Text to read:
○ ○ ○ ○ ○ ○ ○
One iteration of the projected gradient descent method is:
1. Compute an intermediate point: $\mathbf{z}_{k+1} = \mathbf{x}_k - \alpha_k \nabla f(\mathbf{x}_k)$.
2. Project the point onto the constraint set: $\mathbf{x}_{k+1} = \text{Proj}_{\Omega}(\mathbf{z}_{k+1})$.

Given a point $\mathbf{x}_k = (x_k, y_k)$ on the line $x_k+y_k=1$.
1. Compute $\mathbf{z}_{k+1} = (z_{k+1,1}, z_{k+1,2})^T$:
   $$ \nabla f(x_k, y_k) = \begin{pmatrix} 3x_k^3 + (x_k+y_k) \\ x_k+y_k \end{pmatrix} = \begin{pmatrix} 3x_k^3 + 1 \\ 1 \end{pmatrix} $$
   $$ z_{k+1,1} = x_k - \alpha_k(3x_k^3 + 1) $$
   $$ z_{k+1,2} = y_k - \alpha_k(1) $$
2. Project $\mathbf{z}_{k+1}$ onto the line $x+y=1$. The projection of a point $(z_1, z_2)$ onto the line $x+y=c$ is given by $x = \frac{z_1-z_2+c}{2}, y = \frac{-z_1+z_2+c}{2}$. Here $c=1$.
○ ○ ○ ○ ○ ○ ○
Entries shown:
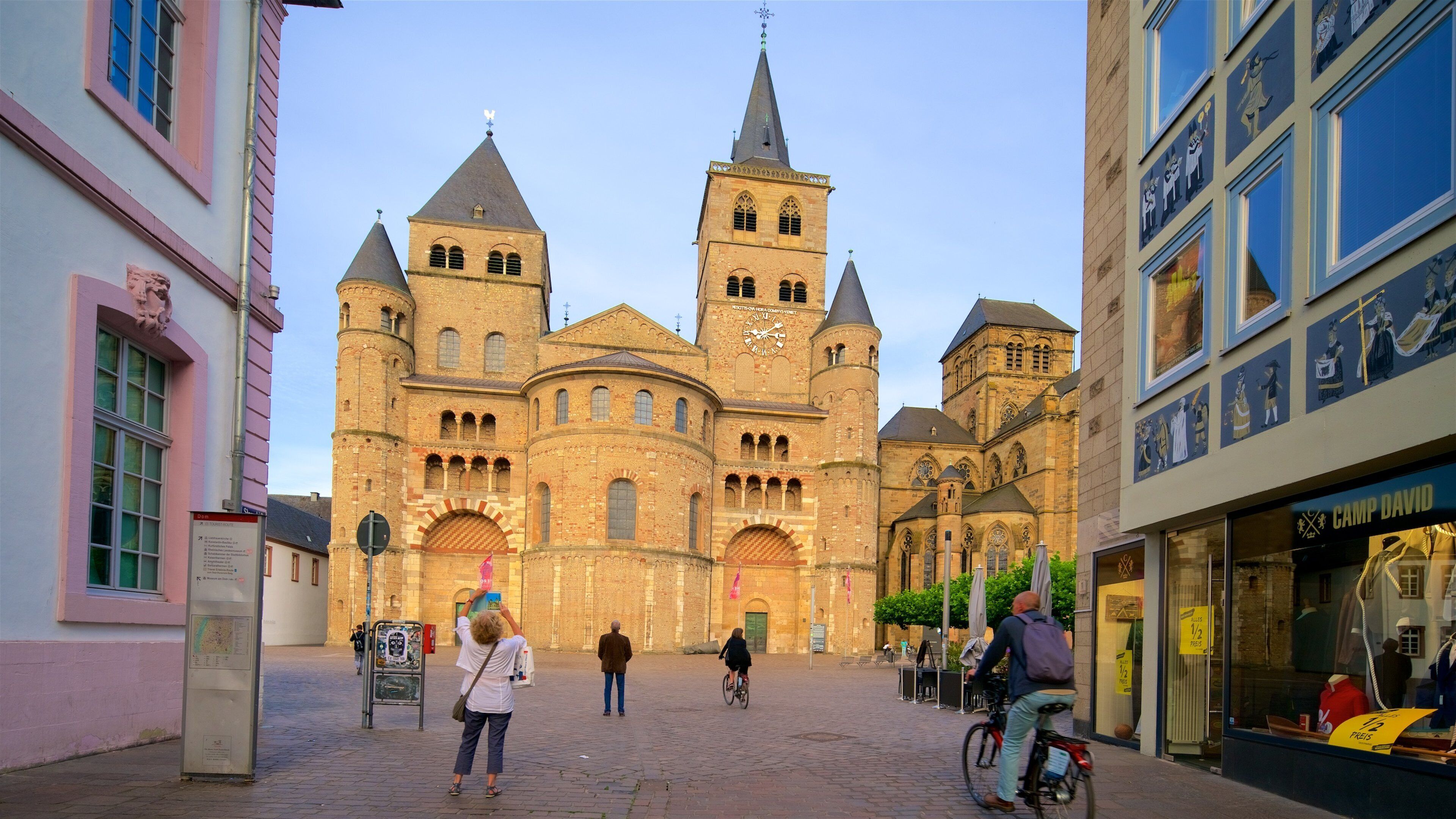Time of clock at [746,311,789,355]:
○ ○ ○ ○ ○ ○ ○
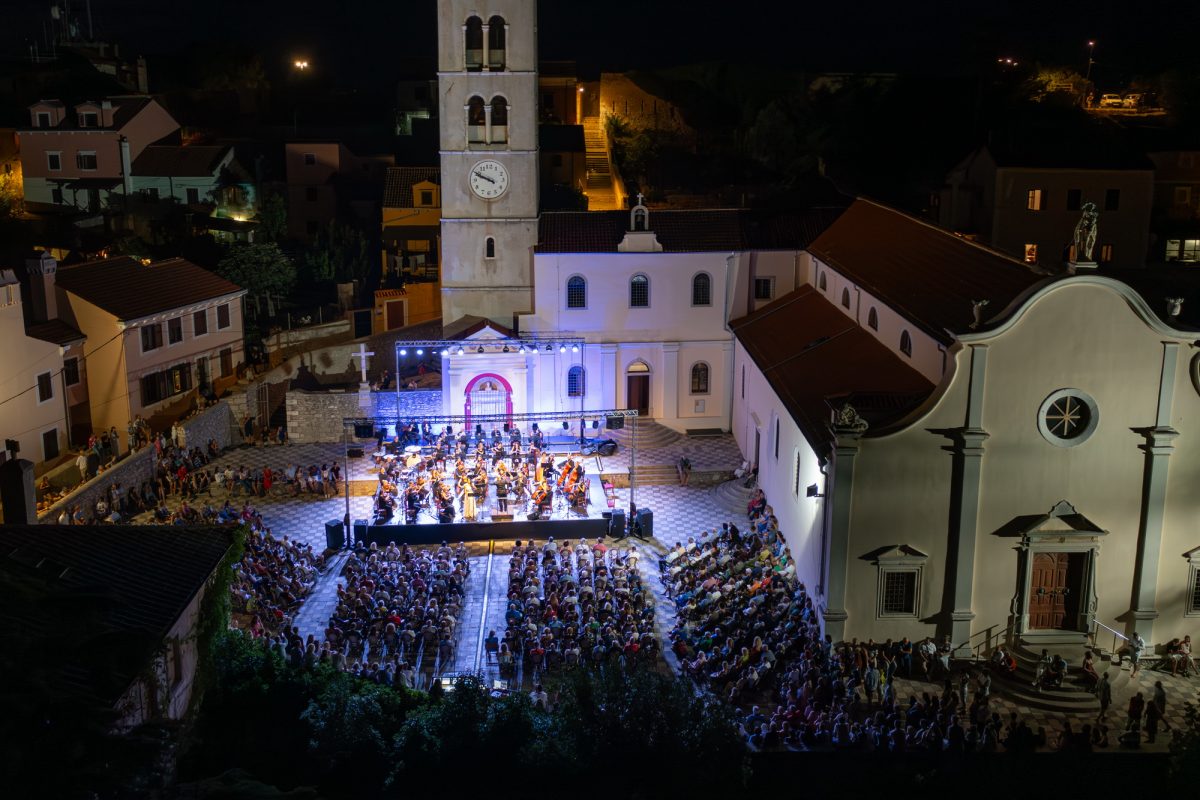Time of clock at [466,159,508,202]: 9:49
○ ○ ○ ○ ○ ○ ○
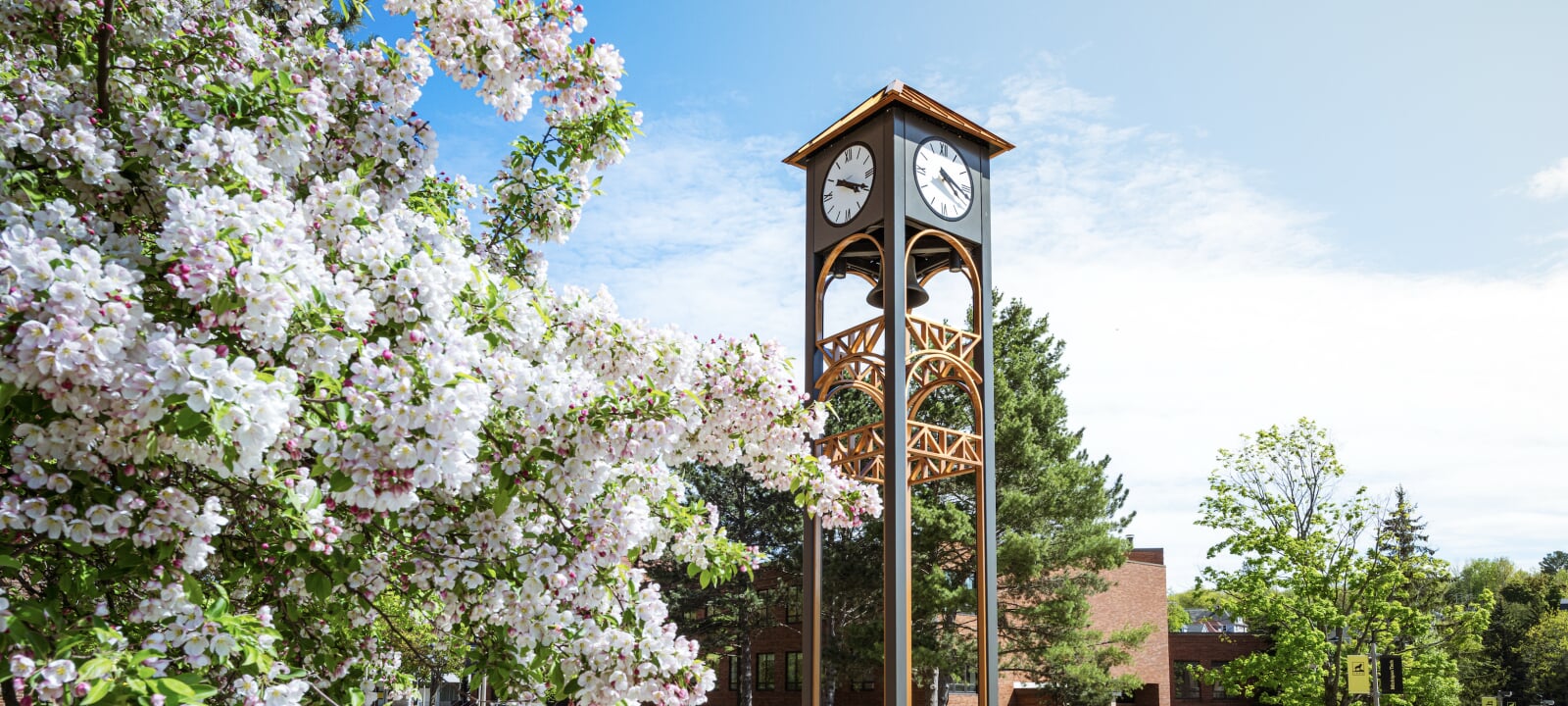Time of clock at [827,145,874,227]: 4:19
○ ○ ○ ○ ○ ○ ○
Instructions:
- a) Answer these from the text on projected gradient descent:
(i) What is done in the first step of one iteration?
(ii) On which line does the given point lie?
(iii) What value does c take in the projection step?
- b) Pull out the part of the projected gradient descent text that begins at the words "2. Project the" and stops after "the line $x_k+y_k=1$.". Copy it word for word.

Responses in order:
- a)
(i) An intermediate point is computed.
(ii) The line x_k + y_k = 1.
(iii) c = 1.

- b)
2. Project the point onto the constraint set: $\mathbf{x}_{k+1} = \text{Proj}_{\Omega}(\mathbf{z}_{k+1})$.

Given a point $\mathbf{x}_k = (x_k, y_k)$ on the line $x_k+y_k=1$.